Każda z nas skrycie (tudzież nie) marzy choć o jednej rzeczy, której idea zrodziła się w głowie jednego z wielkich designerów. Torebki Louis Vuitton czy trencze Burberry działają na fashionistki niczym magnez...
Nic więc dziwnego, że masowe kolekcje projektantów dla stosunkowo tanich sieciówek przyciągają rzesze potencjanych klientów. Pamiętam te tłumy w Warszawie, gdy Jimmy Choo stworzył kolekcję dla H&M, i te w Nowym Jorku, gdy pojawiły się ubrania spod ręki krawców Lanvin.

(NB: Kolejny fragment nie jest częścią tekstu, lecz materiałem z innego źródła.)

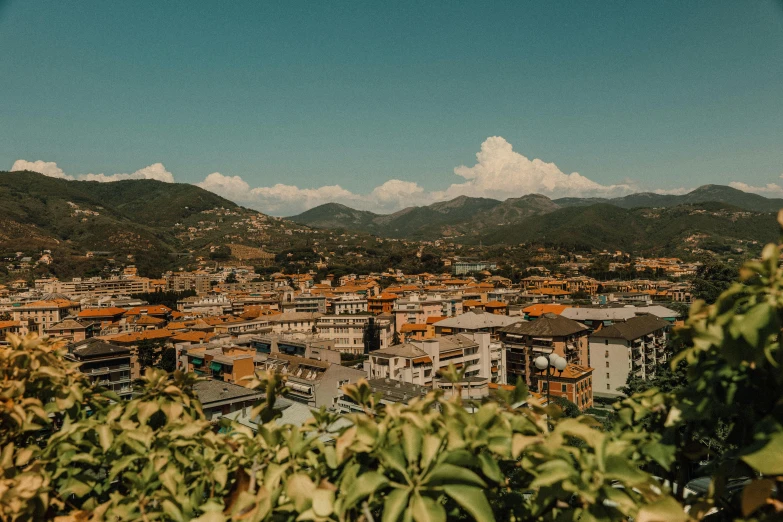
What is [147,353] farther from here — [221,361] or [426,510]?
[426,510]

Sama dziś po zajęciach wybrałam się do Macy's, by rzucić okiem na to, co stworzył legendarny Karl Lagerfeld dla Impulse. Nie szłam tam z nadto olbrzymim entuzjazmem (jak np. na warehouse sale do Barney's), ale to, co zobaczyłam przyprawiło mnie o dreszcze (i nie były to dreszcze zachwytu). Moim zdaniem kolekcja jest nijaka, jednolita, bez niczego, co by przyciągało uwagę. Rozbieżność cenowa między 50 a 200 dolarów, a ani to ciekawe, ani porządnie uszyte. Jednym słowem banalne i słabe jakościowo. Karlowi Lagerfeldowi dla Impulse mówię NIE.